Document: draft-ietf-opsec-ipv6-eh-filtering-06
Reviewer: Stewart Bryant
Review Date: 5 December 2018
Intended Status: Informational

Summary:  This is a comprehensive and well written document. However the IESG
needs to think carefully about whether this document end-runs the protocol
development process.

Comments:

It is clear from the discussion on the list about this text that there is a
disconnect between protocol theory, protocol implementation and protocol
deployment with regard to IPv6 that needs to be resolved in the IETF, and which
may be of broader scope than this text. Reading the text and the associated
references I share those concerns.

Major Issues:

I am worried about the fragmented filter that this document attempts to
mandate. It is easy to see why a router on the edge of its performance envelope
would take the view :

"if not UDP | TCP: slow path"
if small queue to slow path full: drop

Whilst this document performs a solid analysis of what actions should be taken
on an option, it ought to make it clearer to the reader that how a router
handles options needs to be a pragmatic engineering and business decision taken
by the vendor and network operator.

3.4.2.5.  Advice

   Intermediate systems should discard packets containing a RHT0 or
   RHT1.  Other routing header types should be permitted, as required by
   [RFC7045].

SB> There also need to be advice to the protocol designers to
SB> avoid the problems that got RHT0 deprecated in the first place.
SB> Also, given the emergency deprecation of RHT0 there ought to
SB> be a requirement on the fast path that it can block any RH type
SB> at any time in the future.

Minor Issues:

The document includes the RFC 2119 template and makes very occasional use of
RFC 2119 language, but as I read through the text I found instances where it
looked as if such language could be usefully used but was not used. It is
possible that the authors took the view that RFC 2119 language would only be
used in quoted text, in which case a clarifying note to this effect might be
useful.

==============

   o  Ignore this IPv6 EH or option type (as if it was not present) and
      forward the packet.  We note that if a packet carries forwarding
      information (e.g., in an IPv6 Routing Header) this might be an
      inappropriate or undesirable action.

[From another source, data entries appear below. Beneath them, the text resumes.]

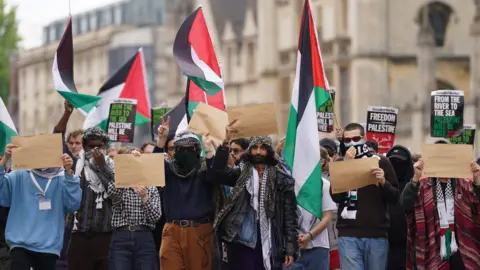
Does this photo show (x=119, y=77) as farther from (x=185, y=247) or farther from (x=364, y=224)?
(x=364, y=224)

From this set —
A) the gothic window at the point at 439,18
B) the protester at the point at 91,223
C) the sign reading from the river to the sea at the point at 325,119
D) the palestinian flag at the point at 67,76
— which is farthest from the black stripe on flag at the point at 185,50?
the gothic window at the point at 439,18

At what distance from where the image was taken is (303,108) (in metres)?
15.1

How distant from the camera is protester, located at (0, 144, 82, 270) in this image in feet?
46.9

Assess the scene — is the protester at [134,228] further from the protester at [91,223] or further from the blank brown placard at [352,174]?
the blank brown placard at [352,174]

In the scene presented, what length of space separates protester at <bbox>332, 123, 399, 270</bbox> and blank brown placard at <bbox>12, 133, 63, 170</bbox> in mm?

SB> If the node in question needed to see the routing information isn't
SB> that a misconfiguration that should never happen?

=============

   Finally, we note that when discarding packets, it is generally
   desirable that the sender be signaled of the packet drop, since this
   is of use for trouble-shooting purposes.

SB> Without further qualification of the action, isn't that also an attack
vector SB> for a target "sender"?

=============
4.3.7.5.  Advice

   Intermediate systems should discard packets that contain this option.
SB> I think you mean should by default discard packets containing this option.
SB> Otherwise this sentence technically conflicts with the next.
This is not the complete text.